▸ **Document section**
Portugal’s accession to the EEC/European Union, total subservience to NATO, the abolition of the national currency and the slavish alignment with American imperial expansionism have broken the backbone of the old Lusitanian nation, with its 883 years of independence.

Mário Soares kicked off the surrender of independence, blinded by obsessive anti-communism and determined to turn Portugal into the “model pupil”, the obedient child of European integration. Every head of government since then has delivered further blows to national sovereignty.

Economically and financially, Portugal now lives under the colonial tutelage of the European Union, submitting its state budget year after year for final approval in Brussels. Militarily, it obeys every NATO command.

One of the most severe limitations on national sovereignty is the use by the United States of the Lajes air base, on Terceira Island in the Azores archipelago.

The “Lajes Agreement” was established in 1951 between Salazar’s fascist government and the administration of Harry Truman and reinforced in 1955 under the presidency of Dwight Eisenhower.

Broadly speaking, the 1955 version belonged to the Cold War framework and granted Portugal little more than formal sovereignty while allowing extensive operational autonomy for the United States.

In 1995, the agreement was revised and signed on the Portuguese side by foreign minister Durão Barroso – whose later career needs little introduction – and on the American side by Warren Christopher, secretary of state in the Clinton administration.

▸ **Given material**
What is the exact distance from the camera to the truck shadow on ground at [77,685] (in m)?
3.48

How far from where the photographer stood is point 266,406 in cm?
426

▸ **Exercise objective**
From the text on Portugal's lost sovereignty, copy the part that opens with the words containing "One of the most" and closes with "the United States.".

▸ **Completed task**
One of the most severe limitations on national sovereignty is the use by the United States of the Lajes air base, on Terceira Island in the Azores archipelago.

The “Lajes Agreement” was established in 1951 between Salazar’s fascist government and the administration of Harry Truman and reinforced in 1955 under the presidency of Dwight Eisenhower.

Broadly speaking, the 1955 version belonged to the Cold War framework and granted Portugal little more than formal sovereignty while allowing extensive operational autonomy for the United States.